● **Raw data**

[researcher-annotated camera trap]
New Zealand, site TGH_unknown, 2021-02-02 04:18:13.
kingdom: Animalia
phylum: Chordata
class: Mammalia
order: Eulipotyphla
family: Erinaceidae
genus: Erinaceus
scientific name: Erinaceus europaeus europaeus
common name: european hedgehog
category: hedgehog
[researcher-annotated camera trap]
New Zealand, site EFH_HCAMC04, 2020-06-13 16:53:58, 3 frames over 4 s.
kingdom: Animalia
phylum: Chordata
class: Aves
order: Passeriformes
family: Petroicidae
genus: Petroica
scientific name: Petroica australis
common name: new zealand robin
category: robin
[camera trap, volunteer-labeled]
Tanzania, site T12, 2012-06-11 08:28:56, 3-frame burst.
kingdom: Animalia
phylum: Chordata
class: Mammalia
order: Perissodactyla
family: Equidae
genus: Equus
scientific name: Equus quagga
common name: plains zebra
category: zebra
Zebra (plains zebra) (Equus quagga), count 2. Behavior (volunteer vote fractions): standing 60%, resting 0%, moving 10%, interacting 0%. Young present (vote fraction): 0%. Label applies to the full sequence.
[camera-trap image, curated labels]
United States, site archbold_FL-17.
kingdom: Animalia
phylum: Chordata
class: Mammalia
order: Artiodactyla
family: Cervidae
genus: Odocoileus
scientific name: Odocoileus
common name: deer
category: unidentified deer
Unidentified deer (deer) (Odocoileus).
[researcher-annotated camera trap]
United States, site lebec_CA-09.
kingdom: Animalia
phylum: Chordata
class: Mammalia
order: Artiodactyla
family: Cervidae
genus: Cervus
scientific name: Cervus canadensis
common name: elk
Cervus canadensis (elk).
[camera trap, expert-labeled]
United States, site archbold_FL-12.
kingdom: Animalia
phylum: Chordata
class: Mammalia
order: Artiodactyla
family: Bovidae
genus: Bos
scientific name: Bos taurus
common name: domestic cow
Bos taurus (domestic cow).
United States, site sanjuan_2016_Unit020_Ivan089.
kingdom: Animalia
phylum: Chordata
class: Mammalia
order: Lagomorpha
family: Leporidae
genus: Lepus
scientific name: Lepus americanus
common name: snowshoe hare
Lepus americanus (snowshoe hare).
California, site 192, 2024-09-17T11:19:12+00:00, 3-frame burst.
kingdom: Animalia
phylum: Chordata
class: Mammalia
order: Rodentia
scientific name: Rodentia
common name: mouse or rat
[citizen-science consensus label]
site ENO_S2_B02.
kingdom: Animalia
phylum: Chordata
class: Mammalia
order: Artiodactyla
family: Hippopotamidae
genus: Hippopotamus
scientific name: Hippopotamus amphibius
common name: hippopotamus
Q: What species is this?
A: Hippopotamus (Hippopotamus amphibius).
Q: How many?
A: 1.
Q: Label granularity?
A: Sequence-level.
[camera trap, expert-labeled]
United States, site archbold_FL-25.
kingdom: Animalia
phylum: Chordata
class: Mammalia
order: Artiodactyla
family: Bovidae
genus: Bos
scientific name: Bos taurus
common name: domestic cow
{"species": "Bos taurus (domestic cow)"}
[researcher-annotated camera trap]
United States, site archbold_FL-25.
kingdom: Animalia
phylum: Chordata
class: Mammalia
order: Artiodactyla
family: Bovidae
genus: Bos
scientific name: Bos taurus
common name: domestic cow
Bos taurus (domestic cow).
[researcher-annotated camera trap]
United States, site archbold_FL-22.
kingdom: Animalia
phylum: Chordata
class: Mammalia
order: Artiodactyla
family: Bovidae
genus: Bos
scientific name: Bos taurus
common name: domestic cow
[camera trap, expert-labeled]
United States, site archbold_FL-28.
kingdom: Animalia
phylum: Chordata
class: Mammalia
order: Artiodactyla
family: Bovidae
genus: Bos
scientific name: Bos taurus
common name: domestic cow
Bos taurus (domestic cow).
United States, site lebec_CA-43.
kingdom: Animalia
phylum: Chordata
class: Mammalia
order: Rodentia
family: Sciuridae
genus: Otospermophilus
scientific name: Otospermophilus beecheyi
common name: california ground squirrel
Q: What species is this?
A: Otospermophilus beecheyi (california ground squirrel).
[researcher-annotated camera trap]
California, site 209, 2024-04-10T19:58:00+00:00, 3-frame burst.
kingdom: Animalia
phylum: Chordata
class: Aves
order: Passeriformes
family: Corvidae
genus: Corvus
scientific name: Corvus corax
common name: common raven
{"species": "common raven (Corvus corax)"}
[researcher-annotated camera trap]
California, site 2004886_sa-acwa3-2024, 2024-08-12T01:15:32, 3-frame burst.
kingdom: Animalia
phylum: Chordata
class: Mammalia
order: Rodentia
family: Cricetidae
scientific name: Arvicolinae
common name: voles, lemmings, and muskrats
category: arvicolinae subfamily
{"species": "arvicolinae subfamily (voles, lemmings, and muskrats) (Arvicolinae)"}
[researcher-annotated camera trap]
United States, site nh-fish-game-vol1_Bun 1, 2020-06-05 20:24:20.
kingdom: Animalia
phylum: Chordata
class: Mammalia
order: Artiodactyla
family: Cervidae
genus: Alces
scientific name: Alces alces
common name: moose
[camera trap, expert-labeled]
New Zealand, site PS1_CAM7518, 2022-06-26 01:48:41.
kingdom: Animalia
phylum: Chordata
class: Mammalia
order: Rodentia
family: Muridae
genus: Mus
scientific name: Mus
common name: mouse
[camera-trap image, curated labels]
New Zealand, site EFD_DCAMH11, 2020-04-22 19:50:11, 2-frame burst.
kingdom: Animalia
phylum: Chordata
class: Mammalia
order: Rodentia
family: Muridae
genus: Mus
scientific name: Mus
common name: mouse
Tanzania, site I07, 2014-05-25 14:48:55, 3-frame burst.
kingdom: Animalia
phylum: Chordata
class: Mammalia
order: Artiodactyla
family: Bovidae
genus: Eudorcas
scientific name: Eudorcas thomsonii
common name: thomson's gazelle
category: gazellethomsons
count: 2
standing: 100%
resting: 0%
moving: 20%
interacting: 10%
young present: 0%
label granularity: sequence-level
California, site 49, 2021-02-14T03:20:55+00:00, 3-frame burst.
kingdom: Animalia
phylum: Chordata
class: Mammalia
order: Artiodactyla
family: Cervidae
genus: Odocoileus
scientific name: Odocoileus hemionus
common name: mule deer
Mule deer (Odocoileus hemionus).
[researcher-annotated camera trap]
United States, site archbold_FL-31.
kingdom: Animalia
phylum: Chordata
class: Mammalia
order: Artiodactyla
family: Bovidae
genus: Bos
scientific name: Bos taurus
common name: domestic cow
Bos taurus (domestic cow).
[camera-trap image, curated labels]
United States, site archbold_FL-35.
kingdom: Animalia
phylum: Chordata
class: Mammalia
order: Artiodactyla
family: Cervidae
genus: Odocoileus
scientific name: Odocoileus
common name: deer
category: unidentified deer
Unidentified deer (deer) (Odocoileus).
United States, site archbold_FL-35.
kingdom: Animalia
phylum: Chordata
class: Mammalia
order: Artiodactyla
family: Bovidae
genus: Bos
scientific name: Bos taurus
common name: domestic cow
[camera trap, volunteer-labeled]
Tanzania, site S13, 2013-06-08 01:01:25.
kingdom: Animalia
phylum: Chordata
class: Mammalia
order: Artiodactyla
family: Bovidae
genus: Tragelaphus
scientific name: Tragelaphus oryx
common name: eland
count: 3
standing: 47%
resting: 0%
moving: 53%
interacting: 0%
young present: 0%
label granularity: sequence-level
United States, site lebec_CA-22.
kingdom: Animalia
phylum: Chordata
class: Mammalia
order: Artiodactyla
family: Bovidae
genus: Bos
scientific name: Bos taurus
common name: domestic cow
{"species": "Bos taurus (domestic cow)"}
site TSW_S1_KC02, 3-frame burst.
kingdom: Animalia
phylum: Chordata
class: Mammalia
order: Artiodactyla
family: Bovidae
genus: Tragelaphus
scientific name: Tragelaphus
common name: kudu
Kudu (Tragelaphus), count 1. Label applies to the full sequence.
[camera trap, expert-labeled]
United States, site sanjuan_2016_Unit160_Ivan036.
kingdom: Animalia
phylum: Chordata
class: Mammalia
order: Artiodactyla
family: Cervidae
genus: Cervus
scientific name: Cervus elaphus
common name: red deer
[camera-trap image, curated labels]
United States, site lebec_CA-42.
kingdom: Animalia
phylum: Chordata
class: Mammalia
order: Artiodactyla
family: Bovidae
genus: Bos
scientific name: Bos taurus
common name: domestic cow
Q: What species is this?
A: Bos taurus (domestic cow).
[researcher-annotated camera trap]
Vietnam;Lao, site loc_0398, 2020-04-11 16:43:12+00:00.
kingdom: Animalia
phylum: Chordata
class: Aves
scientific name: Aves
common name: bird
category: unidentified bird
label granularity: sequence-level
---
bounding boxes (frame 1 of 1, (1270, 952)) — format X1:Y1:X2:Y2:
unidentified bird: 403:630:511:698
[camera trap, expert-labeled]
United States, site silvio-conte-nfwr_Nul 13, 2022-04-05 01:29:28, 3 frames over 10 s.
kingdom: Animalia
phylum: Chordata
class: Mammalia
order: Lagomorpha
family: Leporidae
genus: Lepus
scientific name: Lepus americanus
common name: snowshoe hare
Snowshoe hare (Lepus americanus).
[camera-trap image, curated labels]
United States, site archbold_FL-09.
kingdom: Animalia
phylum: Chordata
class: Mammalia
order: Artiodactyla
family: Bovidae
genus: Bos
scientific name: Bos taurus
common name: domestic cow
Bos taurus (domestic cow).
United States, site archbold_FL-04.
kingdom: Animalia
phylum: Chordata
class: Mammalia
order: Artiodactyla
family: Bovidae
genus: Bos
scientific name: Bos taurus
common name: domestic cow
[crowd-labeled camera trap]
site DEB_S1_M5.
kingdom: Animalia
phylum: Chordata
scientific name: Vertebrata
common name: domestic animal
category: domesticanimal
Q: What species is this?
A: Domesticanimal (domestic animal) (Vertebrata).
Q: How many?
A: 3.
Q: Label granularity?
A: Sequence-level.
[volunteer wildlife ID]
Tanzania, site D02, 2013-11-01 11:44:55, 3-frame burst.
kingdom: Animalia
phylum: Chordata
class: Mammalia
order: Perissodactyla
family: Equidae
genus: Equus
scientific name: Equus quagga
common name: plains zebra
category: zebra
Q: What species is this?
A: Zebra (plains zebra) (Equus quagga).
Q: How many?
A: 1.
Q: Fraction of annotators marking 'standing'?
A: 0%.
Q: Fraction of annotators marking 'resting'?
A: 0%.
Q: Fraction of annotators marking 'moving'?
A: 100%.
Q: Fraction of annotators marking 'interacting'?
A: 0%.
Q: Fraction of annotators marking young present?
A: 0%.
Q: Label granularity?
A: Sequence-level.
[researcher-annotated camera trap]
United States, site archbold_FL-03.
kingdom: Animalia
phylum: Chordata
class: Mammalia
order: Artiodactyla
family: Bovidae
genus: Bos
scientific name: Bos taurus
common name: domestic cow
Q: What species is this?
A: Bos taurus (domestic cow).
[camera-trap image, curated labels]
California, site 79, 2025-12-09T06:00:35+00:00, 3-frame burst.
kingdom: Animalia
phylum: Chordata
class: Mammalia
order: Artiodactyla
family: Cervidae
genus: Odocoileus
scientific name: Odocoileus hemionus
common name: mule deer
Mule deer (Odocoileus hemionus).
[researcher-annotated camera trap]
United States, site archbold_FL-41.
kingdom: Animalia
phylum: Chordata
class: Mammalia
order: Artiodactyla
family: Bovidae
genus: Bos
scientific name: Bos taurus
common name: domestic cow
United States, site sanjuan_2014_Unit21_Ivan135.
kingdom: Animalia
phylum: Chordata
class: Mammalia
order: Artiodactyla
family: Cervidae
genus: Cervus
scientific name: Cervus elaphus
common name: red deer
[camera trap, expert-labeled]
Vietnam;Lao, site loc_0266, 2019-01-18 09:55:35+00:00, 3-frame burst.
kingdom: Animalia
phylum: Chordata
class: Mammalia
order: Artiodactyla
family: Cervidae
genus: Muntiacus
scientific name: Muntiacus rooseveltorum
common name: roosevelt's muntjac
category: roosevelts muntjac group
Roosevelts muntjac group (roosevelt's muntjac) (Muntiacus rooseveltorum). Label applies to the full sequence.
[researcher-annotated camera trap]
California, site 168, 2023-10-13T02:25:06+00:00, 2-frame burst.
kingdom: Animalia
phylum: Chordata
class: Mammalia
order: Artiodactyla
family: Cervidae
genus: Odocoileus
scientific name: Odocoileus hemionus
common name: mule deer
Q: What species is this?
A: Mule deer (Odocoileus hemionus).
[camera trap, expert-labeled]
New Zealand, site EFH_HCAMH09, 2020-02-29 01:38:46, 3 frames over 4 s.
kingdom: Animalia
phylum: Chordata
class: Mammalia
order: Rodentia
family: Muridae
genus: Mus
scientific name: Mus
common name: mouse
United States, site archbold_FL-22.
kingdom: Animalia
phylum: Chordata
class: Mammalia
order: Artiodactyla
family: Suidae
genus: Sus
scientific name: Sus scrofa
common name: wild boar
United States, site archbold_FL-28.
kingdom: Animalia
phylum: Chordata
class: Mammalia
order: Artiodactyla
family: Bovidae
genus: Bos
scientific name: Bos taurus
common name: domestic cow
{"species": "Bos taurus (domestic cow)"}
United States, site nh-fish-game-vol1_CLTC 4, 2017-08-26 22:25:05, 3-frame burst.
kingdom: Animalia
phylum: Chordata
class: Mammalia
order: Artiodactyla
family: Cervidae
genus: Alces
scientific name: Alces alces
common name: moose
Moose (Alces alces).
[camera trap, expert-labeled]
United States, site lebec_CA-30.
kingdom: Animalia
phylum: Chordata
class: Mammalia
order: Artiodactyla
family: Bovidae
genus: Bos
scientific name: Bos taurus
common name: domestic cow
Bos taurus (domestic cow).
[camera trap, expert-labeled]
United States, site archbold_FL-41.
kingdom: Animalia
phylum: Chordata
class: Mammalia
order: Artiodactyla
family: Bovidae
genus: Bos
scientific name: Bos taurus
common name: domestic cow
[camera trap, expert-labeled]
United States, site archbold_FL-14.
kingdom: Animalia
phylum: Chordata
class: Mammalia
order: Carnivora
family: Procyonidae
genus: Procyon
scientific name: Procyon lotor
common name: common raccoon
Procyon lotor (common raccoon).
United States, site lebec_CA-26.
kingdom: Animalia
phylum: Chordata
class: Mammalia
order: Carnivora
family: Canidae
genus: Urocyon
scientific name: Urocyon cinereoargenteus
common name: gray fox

● **Work task**
Scan the entries and show every line in which the word "fish" is found.

● **Solution to the problem**
United States, site nh-fish-game-vol1_Bun 1, 2020-06-05 20:24:20.
United States, site nh-fish-game-vol1_CLTC 4, 2017-08-26 22:25:05, 3-frame burst.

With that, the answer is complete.